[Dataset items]
####

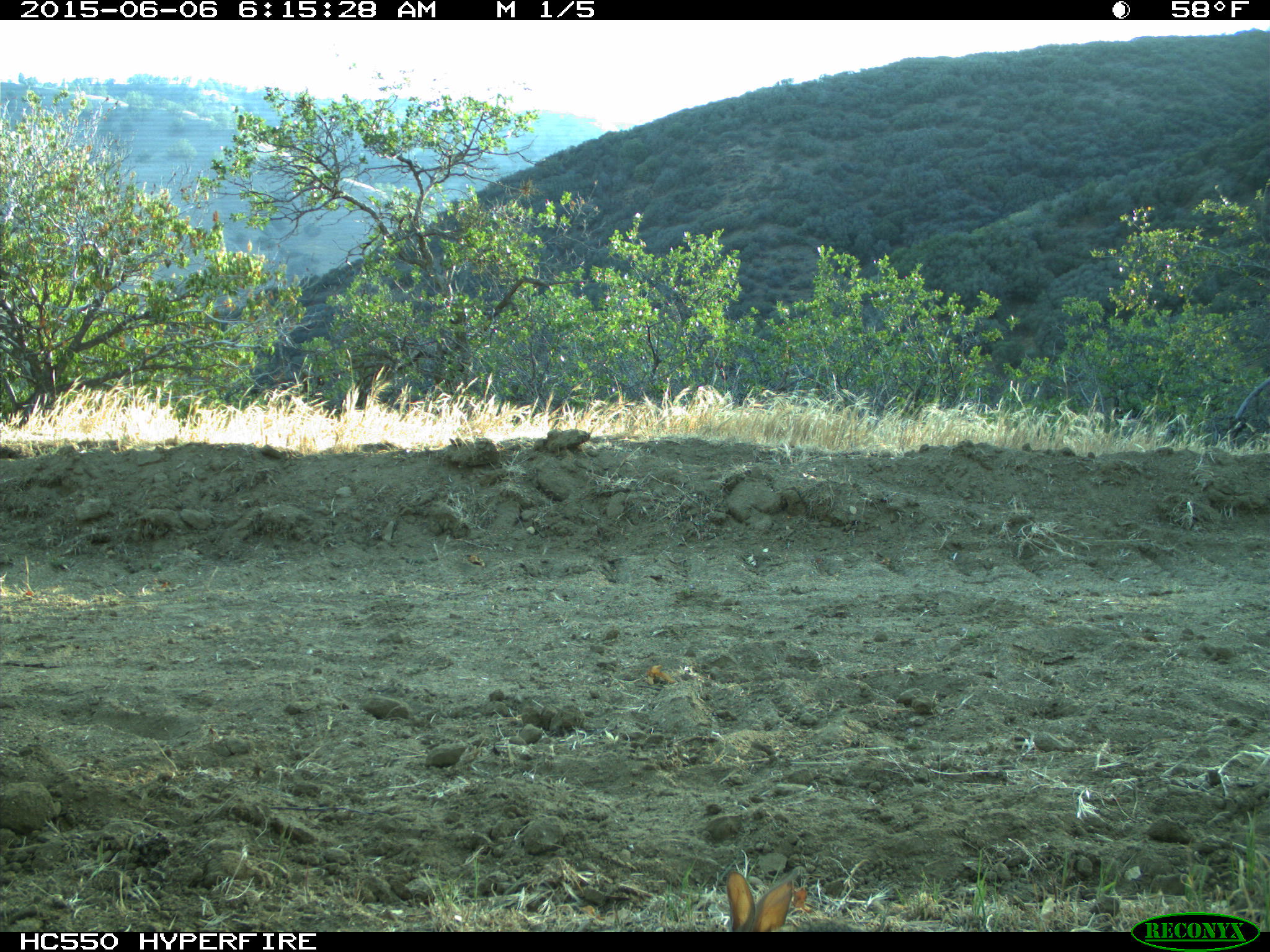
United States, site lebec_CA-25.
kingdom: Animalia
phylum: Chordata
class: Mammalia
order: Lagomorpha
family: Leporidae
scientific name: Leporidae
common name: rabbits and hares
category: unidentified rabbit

####

### What the task asks
Word for word, repeat the data above with the pictures left out.

### Task result
United States, site lebec_CA-25.
kingdom: Animalia
phylum: Chordata
class: Mammalia
order: Lagomorpha
family: Leporidae
scientific name: Leporidae
common name: rabbits and hares
category: unidentified rabbit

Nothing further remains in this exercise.